(Data excerpts)
· · · ·

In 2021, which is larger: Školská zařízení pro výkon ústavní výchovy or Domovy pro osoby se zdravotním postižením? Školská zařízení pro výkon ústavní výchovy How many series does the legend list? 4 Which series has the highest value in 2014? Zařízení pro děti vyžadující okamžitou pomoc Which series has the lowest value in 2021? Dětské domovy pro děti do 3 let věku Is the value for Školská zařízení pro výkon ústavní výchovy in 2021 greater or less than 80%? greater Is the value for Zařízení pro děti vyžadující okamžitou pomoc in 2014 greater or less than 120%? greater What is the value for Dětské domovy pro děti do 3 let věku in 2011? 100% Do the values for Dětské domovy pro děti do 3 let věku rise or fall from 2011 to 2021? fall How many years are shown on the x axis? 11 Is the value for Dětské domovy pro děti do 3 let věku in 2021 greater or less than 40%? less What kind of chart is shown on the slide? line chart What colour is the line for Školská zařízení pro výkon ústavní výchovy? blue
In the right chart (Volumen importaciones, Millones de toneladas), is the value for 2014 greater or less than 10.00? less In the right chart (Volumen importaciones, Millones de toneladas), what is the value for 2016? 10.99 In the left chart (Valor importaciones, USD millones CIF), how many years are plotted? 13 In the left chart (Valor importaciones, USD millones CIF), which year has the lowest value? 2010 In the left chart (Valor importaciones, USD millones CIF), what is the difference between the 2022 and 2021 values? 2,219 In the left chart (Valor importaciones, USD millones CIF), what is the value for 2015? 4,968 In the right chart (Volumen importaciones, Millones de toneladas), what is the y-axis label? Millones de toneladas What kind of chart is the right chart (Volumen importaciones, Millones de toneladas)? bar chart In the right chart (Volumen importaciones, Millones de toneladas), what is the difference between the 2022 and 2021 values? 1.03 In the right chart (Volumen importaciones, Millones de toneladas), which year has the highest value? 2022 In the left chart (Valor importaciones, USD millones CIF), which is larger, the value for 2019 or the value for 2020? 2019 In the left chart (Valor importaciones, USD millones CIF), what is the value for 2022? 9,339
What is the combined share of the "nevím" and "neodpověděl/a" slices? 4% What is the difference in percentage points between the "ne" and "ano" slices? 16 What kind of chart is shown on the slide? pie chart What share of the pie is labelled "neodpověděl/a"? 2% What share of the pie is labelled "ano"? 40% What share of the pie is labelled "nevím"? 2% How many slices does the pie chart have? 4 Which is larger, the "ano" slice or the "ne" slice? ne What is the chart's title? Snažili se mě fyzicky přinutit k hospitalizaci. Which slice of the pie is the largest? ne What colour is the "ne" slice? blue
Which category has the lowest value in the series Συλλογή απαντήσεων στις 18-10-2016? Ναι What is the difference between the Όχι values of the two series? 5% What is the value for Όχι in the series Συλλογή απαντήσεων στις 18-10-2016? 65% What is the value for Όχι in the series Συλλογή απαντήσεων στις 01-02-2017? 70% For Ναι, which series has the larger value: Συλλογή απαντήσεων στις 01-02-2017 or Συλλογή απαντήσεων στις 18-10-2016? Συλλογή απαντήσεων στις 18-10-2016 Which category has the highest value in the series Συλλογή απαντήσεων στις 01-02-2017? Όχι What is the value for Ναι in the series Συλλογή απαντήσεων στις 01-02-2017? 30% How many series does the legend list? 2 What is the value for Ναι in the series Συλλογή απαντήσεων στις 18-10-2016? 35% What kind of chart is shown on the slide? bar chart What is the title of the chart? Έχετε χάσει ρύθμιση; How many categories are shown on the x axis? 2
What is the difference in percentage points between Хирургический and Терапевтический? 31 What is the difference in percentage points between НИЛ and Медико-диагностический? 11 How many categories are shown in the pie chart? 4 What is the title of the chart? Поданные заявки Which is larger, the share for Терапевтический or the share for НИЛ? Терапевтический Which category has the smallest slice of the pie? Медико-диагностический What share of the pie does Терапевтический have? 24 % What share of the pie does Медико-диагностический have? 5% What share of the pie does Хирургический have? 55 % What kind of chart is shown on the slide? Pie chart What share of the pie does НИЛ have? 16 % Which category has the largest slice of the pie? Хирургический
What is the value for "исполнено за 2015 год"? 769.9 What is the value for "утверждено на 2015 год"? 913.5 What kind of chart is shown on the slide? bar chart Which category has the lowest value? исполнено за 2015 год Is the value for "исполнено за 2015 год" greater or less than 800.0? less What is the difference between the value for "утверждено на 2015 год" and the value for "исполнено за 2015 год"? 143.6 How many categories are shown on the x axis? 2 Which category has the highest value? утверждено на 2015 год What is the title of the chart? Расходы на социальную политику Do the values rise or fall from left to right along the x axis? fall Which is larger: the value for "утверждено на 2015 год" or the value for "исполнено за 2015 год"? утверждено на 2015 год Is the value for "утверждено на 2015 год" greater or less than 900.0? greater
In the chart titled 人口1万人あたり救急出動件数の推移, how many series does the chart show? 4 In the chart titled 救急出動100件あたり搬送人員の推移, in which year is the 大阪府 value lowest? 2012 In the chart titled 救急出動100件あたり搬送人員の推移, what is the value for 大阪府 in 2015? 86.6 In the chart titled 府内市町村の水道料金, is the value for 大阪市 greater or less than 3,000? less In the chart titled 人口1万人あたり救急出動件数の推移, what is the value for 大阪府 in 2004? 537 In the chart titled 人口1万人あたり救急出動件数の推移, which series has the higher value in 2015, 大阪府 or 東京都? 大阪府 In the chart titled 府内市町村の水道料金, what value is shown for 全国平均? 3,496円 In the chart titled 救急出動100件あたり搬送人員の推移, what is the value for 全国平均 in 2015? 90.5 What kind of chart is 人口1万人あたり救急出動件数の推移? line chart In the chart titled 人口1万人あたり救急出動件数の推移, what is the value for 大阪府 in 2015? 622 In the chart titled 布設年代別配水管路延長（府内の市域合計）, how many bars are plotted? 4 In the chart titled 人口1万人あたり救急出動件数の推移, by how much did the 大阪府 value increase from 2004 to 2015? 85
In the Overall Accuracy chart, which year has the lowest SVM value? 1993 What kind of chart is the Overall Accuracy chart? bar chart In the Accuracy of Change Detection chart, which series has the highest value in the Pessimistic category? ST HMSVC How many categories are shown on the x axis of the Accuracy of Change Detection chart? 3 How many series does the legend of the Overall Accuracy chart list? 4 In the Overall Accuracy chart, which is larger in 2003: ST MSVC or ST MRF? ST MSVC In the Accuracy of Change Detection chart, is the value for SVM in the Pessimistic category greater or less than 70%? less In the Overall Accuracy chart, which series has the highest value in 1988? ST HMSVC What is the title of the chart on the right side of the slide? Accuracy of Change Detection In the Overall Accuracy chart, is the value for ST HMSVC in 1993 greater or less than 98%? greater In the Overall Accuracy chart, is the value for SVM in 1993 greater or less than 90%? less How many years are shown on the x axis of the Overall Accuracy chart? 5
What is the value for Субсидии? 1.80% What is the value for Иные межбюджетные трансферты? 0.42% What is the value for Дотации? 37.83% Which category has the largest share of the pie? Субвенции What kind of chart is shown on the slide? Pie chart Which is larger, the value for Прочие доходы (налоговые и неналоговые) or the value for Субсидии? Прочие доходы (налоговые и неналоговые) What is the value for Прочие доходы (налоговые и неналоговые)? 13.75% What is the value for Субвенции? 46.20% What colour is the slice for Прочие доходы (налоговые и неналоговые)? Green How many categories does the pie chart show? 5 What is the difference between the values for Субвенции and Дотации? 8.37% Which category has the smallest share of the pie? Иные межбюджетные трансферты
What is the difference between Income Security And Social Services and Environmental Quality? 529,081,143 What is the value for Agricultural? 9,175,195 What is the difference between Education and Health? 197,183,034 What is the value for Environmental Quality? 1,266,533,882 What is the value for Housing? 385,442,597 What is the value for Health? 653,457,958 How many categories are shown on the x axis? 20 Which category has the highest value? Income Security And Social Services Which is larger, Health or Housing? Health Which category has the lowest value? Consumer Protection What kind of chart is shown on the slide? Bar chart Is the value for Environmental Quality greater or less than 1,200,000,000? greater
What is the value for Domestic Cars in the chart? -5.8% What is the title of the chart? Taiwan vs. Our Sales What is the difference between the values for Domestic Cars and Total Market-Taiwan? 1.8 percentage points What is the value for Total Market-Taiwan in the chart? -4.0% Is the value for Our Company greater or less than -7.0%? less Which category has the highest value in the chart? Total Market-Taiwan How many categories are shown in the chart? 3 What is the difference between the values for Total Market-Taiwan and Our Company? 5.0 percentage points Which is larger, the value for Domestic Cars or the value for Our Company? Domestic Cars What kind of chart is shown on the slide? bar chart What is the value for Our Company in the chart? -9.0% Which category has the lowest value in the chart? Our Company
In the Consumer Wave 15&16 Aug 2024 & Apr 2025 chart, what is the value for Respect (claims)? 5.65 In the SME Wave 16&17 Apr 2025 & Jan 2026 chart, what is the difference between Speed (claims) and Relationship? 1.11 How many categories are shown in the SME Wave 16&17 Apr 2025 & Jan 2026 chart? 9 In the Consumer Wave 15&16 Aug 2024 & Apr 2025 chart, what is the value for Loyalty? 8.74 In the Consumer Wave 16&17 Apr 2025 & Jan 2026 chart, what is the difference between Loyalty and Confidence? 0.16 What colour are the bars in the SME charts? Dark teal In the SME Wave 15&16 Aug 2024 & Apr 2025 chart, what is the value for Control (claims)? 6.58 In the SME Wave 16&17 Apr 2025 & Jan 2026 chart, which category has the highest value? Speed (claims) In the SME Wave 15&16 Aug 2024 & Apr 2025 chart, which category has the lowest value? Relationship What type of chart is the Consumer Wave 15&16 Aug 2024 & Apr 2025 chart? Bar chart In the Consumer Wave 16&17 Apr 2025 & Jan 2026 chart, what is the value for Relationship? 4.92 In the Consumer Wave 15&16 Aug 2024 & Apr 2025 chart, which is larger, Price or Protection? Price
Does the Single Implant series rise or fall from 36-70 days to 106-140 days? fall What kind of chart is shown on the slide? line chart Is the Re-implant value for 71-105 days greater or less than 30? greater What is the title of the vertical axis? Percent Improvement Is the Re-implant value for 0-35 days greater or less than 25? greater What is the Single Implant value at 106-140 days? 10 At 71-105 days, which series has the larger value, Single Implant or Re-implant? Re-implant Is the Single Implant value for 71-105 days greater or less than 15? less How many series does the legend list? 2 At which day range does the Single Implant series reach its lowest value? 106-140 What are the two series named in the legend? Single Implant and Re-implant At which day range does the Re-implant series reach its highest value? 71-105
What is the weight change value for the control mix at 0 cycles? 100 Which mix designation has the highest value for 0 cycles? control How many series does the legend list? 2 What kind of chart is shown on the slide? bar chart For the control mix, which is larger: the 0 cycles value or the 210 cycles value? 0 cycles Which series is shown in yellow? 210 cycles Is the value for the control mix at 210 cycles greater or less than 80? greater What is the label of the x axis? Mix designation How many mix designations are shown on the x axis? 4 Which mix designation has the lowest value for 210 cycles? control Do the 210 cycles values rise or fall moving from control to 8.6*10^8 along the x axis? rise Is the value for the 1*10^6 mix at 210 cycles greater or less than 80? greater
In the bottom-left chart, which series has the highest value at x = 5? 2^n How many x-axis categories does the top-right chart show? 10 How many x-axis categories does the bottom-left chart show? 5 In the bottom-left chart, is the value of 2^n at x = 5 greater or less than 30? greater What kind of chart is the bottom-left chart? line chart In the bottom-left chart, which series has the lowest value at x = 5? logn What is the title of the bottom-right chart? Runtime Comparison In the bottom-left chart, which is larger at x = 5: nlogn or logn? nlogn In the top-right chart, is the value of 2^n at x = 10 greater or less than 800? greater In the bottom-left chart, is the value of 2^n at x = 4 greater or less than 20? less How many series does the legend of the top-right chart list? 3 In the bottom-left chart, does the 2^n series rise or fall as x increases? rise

· · · ·

__Exercise instructions__.
Filter the lines above, keeping only those that contain the word "moving". Treat case as significant.

__Solution to this exercise__.
What is the weight change value for the control mix at 0 cycles? 100 Which mix designation has the highest value for 0 cycles? control How many series does the legend list? 2 What kind of chart is shown on the slide? bar chart For the control mix, which is larger: the 0 cycles value or the 210 cycles value? 0 cycles Which series is shown in yellow? 210 cycles Is the value for the control mix at 210 cycles greater or less than 80? greater What is the label of the x axis? Mix designation How many mix designations are shown on the x axis? 4 Which mix designation has the lowest value for 210 cycles? control Do the 210 cycles values rise or fall moving from control to 8.6*10^8 along the x axis? rise Is the value for the 1*10^6 mix at 210 cycles greater or less than 80? greater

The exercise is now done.